El racismo viaja de polizón en la crítica a la que llaman la “sociedad planera. Según ese discurso social, hay millones que no quieren trabajar por vagos, mientras borbotean un negro/negras de mierda. Los más comprensivos dicen que esas personas no quieren trabajar porque sus padres no les transmitieron una cultura del trabajo ya que tampoco trabajaron y afirman que, cuando un pobre se esfuerza, puede ensuciarse. Serían de algunos pobres formados por voluntad propia, lo que lleva a muchas personas de otros sectores sociales a desconectarse moralmente de la severa violación de derechos humanos qu’significa la pobreza.

14 y 14 bis como claves del futuro. El populismo libertario a lo Javier Milei dice que quienes reciben aviones sus parásitos e inútiles, y los aviones son robarle al que trabaja para repartirla entre los vagos. Coherent, repite que la justicia social es bien de chorros, por eso para ser político hay que ser chorro. Perfecta síntesis de barbarie: estigma, desprecio y sesgo anpolítica.

Es raro, porque quienes piensan así no pueden desconocer personas pobres que lo son a pesar de trabajar de sol à sol. Y conoce vagos de antología hijos de padres laboriosos y de otra condición social. Pero en la historia fue frecuente asociar burdamente la moralidad con el ingreso socioeconómico: el censo municipal de 1869 evaluó como gente decente solo a cinco mil personas sobre ciento ochenta mil que tenía Buenos Aires.
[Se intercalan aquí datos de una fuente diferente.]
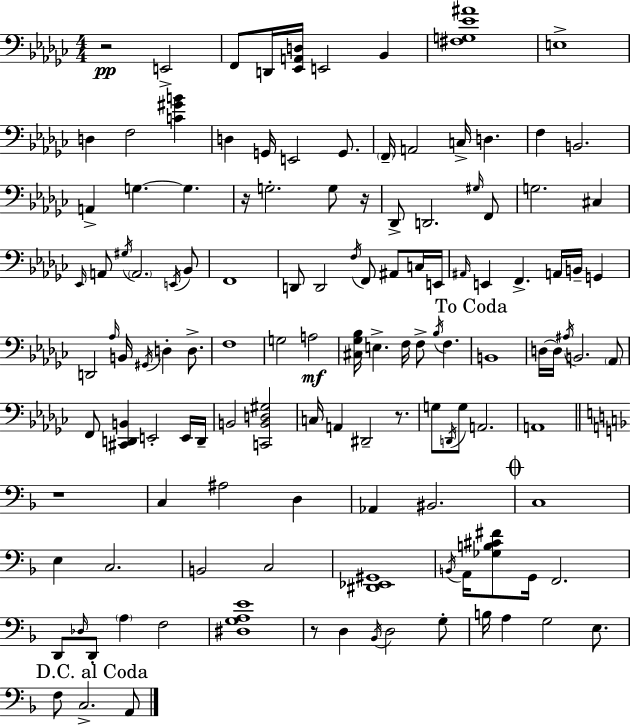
R/h E2/h F2/e D2/s [Eb2,A2,D3]/s E2/h Bb2/q [F#3,G3,Eb4,A#4]/w E3/w D3/q F3/h [C4,G#4,B4]/q D3/q G2/s E2/h G2/e. F2/s A2/h C3/s D3/q. F3/q B2/h. A2/q G3/q. G3/q. R/s G3/h. G3/e R/s Db2/e D2/h. G#3/s F2/e G3/h. C#3/q Eb2/s A2/e G#3/s A2/h. E2/s Bb2/e F2/w D2/e D2/h F3/s F2/e A#2/e C3/s E2/s A#2/s E2/q F2/q. A2/s B2/s G2/q D2/h Ab3/s B2/s G#2/s D3/q D3/e. F3/w G3/h A3/h [C#3,Gb3,Bb3]/s E3/q. F3/s F3/e Bb3/s F3/q. B2/w D3/s D3/s A#3/s B2/h. Ab2/e F2/e [C#2,D2,B2]/q E2/h E2/s D2/s B2/h [C2,B2,D3,G#3]/h C3/s A2/q D#2/h R/e. G3/e D2/s G3/e A2/h. A2/w R/w C3/q A#3/h D3/q Ab2/q BIS2/h. C3/w E3/q C3/h. B2/h C3/h [D#2,Eb2,G#2]/w B2/s A2/s [Gb3,B3,C#4,F#4]/e G2/s F2/h. D2/e Db3/s D2/e A3/q F3/h [D#3,G3,A3,E4]/w R/e D3/q Bb2/s D3/h G3/e B3/s A3/q G3/h E3/e. F3/e C3/h. A2/e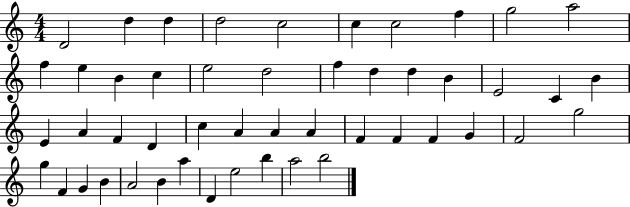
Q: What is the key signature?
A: C major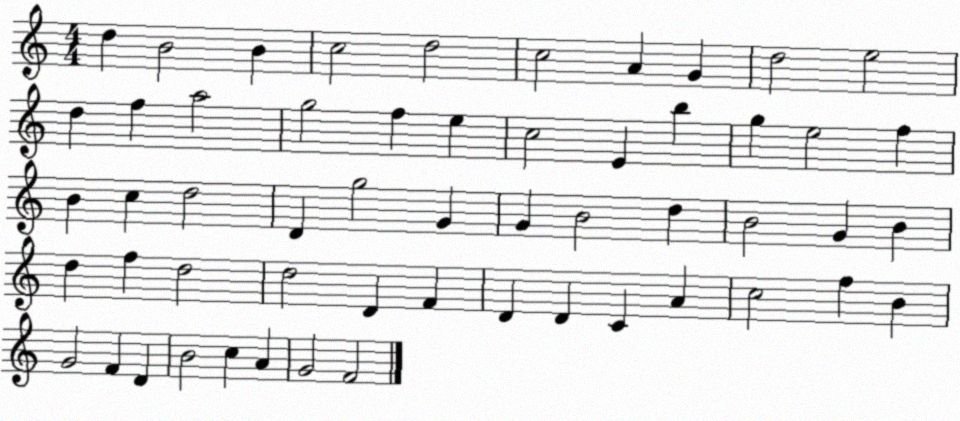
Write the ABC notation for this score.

X:1
T:Untitled
M:4/4
L:1/4
K:C
d B2 B c2 d2 c2 A G d2 e2 d f a2 g2 f e c2 E b g e2 f B c d2 D g2 G G B2 d B2 G B d f d2 d2 D F D D C A c2 f B G2 F D B2 c A G2 F2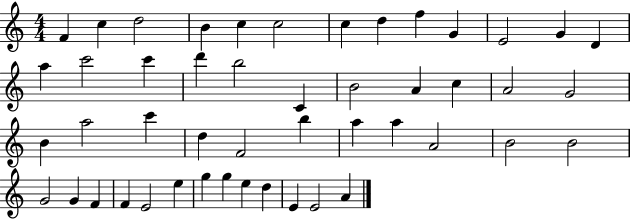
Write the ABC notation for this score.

X:1
T:Untitled
M:4/4
L:1/4
K:C
F c d2 B c c2 c d f G E2 G D a c'2 c' d' b2 C B2 A c A2 G2 B a2 c' d F2 b a a A2 B2 B2 G2 G F F E2 e g g e d E E2 A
En definitiva, la cruce de Alberdi con Perón es el manjar económico con los derechos sociales, que es la rutina en las democracias déarrolladas, como en la alemana. A mí me gusta mezclar París con Puente Alsina, como el tango. Pero a la Constitución también, y en el mismo número de artículo. El 14 y 14 bis es la dotación de derechos que se tienen qu’encontrar en la diagonal: los derechos de emprender y los derechos del trabajo.

Las constituciones proyectan un futuro y, al volver la vista atrás, esa frenética negociación de una noche de constituyente reveló un tesoro para arreglar el ascensor.

*Profesor de Periodismo y Democracia en Southern University. Miembro de la Academia Nacional de Periodismo.